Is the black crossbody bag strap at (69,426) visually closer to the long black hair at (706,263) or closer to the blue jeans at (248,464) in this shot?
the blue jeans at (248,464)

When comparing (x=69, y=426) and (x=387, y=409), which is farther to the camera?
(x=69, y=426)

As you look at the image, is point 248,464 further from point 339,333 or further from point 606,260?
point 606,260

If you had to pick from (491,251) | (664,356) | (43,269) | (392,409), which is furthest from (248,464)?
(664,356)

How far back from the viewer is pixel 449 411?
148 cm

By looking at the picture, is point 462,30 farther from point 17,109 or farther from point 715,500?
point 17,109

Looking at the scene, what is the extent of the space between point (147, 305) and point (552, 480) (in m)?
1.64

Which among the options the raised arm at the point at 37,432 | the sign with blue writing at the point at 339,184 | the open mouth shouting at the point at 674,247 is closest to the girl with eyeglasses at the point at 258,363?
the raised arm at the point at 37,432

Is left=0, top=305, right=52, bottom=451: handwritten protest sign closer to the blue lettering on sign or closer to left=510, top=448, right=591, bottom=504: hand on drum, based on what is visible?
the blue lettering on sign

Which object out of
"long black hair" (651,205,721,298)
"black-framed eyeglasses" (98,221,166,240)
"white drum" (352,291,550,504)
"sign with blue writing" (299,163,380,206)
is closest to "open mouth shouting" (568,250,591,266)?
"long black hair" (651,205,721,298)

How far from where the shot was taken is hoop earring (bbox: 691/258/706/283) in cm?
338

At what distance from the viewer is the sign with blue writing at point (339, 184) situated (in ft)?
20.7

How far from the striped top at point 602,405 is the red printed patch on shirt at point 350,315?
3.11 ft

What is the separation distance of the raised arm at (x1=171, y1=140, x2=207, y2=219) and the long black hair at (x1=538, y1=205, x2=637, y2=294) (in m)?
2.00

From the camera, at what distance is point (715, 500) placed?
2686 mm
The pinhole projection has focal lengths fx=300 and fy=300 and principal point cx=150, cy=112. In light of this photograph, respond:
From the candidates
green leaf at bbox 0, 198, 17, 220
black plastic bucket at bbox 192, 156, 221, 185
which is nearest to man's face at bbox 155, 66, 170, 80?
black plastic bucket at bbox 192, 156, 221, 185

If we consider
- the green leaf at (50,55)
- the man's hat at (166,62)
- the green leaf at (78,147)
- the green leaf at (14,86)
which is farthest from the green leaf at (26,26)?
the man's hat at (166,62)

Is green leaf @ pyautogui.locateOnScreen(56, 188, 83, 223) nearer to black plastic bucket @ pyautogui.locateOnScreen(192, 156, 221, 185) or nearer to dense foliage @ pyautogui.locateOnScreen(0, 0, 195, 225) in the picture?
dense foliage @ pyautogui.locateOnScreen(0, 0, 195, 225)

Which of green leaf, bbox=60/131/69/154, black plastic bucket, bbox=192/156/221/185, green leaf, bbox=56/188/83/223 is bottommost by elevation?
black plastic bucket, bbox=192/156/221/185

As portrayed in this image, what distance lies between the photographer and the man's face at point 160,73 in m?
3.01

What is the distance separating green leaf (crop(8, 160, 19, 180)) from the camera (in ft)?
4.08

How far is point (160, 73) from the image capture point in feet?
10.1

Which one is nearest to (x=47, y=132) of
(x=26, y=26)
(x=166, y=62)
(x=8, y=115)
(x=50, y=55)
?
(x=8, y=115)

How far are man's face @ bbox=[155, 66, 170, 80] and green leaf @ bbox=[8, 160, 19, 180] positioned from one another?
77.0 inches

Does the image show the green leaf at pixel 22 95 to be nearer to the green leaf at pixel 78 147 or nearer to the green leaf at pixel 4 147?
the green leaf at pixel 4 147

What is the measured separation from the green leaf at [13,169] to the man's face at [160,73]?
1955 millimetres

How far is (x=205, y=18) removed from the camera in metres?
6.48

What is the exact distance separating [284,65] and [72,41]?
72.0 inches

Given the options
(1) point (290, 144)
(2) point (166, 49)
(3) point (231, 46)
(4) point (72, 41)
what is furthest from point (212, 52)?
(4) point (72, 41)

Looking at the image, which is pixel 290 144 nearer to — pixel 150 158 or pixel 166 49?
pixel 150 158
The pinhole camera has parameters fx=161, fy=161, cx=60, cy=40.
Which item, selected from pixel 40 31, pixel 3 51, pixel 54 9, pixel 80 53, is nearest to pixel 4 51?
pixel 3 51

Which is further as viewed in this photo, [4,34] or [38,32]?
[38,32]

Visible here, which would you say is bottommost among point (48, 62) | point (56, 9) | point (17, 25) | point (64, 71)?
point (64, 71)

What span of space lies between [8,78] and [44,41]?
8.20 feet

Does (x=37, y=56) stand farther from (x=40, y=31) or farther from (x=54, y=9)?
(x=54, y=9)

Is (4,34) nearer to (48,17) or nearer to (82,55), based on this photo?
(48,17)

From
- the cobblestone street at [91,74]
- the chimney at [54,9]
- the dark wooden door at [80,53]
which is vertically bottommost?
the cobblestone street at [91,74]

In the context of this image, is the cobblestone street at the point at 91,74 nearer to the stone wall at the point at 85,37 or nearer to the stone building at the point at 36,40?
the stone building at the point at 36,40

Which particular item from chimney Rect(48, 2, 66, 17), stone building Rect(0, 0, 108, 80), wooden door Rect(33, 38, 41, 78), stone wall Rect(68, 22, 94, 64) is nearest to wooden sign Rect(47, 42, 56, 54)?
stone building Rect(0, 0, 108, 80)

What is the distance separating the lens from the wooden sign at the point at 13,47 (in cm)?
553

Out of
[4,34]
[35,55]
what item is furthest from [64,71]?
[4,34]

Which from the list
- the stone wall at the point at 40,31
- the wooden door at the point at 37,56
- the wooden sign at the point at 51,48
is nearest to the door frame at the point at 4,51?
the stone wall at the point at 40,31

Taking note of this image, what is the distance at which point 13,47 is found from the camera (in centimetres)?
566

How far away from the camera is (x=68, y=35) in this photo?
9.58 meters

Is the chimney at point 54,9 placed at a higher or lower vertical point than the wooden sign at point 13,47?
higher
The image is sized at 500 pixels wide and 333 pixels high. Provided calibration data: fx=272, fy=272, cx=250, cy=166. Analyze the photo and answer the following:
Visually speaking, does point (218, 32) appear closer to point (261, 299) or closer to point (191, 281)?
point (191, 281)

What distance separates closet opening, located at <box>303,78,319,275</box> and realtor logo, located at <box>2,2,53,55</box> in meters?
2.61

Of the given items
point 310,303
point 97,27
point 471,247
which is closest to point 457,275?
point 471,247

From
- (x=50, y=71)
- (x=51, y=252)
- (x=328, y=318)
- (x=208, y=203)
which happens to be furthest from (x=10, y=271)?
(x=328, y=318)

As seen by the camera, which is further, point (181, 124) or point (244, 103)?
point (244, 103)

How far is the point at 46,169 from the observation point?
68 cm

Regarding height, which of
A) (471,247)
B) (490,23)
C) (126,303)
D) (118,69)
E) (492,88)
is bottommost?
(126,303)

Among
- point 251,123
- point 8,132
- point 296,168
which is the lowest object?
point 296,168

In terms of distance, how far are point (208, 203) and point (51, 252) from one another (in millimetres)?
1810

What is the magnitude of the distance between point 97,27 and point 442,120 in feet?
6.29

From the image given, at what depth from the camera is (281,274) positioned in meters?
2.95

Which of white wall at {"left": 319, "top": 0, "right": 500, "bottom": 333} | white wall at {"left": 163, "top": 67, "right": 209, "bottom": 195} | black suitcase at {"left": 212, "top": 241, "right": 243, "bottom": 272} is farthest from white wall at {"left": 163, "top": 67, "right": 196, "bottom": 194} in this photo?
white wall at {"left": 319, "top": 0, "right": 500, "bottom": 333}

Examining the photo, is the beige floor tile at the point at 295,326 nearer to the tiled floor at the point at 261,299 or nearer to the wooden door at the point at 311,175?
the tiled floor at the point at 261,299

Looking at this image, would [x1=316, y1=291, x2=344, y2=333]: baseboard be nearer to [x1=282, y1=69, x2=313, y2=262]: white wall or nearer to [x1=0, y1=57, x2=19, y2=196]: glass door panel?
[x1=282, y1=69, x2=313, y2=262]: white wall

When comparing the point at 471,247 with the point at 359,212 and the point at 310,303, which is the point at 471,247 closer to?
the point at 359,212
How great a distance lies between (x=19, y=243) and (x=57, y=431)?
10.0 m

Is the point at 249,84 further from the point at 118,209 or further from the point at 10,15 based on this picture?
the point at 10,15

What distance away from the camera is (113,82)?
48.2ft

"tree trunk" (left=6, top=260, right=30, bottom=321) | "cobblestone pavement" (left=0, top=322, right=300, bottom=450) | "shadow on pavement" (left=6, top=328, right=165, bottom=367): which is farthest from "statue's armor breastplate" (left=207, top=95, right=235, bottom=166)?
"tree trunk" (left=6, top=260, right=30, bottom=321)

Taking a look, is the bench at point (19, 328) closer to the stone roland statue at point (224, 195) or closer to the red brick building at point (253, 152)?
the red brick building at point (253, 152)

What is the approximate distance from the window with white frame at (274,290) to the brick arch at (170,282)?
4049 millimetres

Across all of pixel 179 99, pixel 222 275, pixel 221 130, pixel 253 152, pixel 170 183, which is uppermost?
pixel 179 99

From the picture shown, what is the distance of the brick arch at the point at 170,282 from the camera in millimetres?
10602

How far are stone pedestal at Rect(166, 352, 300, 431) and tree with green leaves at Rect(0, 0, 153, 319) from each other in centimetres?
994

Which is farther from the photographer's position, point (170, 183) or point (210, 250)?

▬▬▬▬▬▬▬▬▬▬

§ **What to work on**
Give back exactly the lines from the one containing "Taking a look, is" to the end of the material, both ends included.

§ **Response**
Taking a look, is the bench at point (19, 328) closer to the stone roland statue at point (224, 195) or closer to the red brick building at point (253, 152)?
the red brick building at point (253, 152)

What is the approximate distance from the window with white frame at (274,290) to the brick arch at (170,282)?
4049 millimetres

Across all of pixel 179 99, pixel 222 275, pixel 221 130, pixel 253 152, pixel 170 183, which is uppermost?
pixel 179 99

From the picture shown, what is the distance of the brick arch at the point at 170,282 from the camera in millimetres?
10602

How far are stone pedestal at Rect(166, 352, 300, 431) and tree with green leaves at Rect(0, 0, 153, 319) from each other in centimetres?
994

Which is farther from the photographer's position, point (170, 183) or point (210, 250)?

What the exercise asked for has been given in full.